• Full Year Revenue improvement from Ngawha generation
  • Generation expansion approved by Board and shareholder
  • Record year for safety – zero LTIs

Strong performance from the Ngawha geothermal power station in the 2017/2018 financial year further underlined the approval by the Company’s Board and Shareholder for expansion of the station. The expansion will more than double its generating capacity.

The $176 million project to add more generation capacity (28MW) at the Ngawha site will be the largest capital project in the history of Top Energy.

Chairman Richard Krogh said the Ngawha expansion would play a key role in Top Energy’s future and make a considerable contribution to the Far North community.

“Over the long term, we expect the larger Ngawha to reshape the Company’s revenue and balance sheet and add value to the Far North economy for decades to come,” he said.

Commissioning of the station will improve the security of the electricity supply and significantly reduce Northland’s reliance on the National Grid, which transports power from the south.

It is projected that 90% of the time, excess power from Ngawha will be exported on to the National Grid, to be used by consumers south of the Top Energy network.

As well as gaining resource consent approvals in July 2017, the project received Major Transaction approval from the Top Energy Consumer Trust and the Top Energy Board in November 2017. Initial construction got underway in late 2017.

Top Energy Chief Executive Russell Shaw said while the 2017/2018 financial year had been challenging, progress had been made on a number of fronts as well as the Ngawha project.

“Safety at work has been a big focus for us and our industry. We are very pleased to report no lost-time injuries during the 12-month period, a first for Top Energy,” he said.

The largest non-line investment for the Network, of $10m, was approved to deploy an additional 9MW of diesel generation as an economic alternative to improve security of supply and reliability to consumers in the Kaitaia region. This will be delivered over the next two years.

Financial results for FY2017/2018

The increase in generation from Ngawha was the primary driver of improved revenue, up 3.1% as higher wholesale spot prices were experienced and supported by plant availability that exceeded targets. Earnings before interest, tax, depreciation, and amortisation (EBITDA) was up by 0.7% to over $34 million.

The Group reported a Net Profit after Tax (NPAT) of $5.7m for the year, a reduction of $6.3m compared to last year.

NPAT was impacted by increases in depreciation and fair value adjustments on financial assets. Depreciation costs increased by $1.5m largely due to the increased value of generation assets, revalued at 31 March 2017. A $1.5m negative movement in fair value adjustments on financial assets, comprising interest rates swaps, electricity contracts and forward foreign exchange contracts was recorded, compared to a $6.4m gain in the prior year.

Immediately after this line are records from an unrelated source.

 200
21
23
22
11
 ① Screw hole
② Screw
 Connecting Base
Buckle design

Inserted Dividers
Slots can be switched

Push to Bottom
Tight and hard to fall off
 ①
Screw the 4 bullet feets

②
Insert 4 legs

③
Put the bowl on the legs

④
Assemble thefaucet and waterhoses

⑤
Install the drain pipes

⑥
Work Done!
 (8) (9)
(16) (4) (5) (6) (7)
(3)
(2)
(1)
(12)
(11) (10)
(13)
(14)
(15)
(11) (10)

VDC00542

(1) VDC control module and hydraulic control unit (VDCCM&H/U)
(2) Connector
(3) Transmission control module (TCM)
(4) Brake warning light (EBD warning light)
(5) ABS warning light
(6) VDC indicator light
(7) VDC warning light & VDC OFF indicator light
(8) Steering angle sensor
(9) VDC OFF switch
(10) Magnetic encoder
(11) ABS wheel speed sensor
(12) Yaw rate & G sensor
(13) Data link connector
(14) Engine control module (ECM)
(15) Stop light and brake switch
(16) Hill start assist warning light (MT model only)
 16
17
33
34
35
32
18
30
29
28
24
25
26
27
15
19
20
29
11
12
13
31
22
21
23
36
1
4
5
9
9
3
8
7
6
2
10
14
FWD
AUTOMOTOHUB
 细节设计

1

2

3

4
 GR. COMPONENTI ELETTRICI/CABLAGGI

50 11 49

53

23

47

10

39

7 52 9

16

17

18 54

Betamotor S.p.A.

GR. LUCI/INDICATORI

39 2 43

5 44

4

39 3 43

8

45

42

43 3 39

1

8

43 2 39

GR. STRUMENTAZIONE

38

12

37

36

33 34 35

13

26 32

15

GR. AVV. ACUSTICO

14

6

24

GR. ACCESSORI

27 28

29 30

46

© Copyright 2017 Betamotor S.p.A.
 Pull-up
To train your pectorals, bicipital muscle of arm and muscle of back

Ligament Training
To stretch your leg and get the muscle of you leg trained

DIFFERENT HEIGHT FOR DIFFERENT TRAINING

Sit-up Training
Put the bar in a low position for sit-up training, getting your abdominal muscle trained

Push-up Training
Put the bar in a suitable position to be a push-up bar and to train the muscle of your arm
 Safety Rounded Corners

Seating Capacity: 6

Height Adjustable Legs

Offsetting these impacts, transmission charges, employee expenses and finance costs decreased, the latter due to lower overall debt costs. However, total debt at year end was up $11.3m, mainly due to the investment in the Ngawha expansion, the interest cost of which will be capitalised during the period of construction.

While the Group’s performance against its Statement of Corporate Intent (SCI) financial targets were achieved or exceeded, the Network quality target for average interruptions to customers (SAIDI) was not achieved, due to three major outage events occurring during the year and several ex-cyclones brushing past. However, the SAIDI of 483 minutes still remained below the regulatory cap.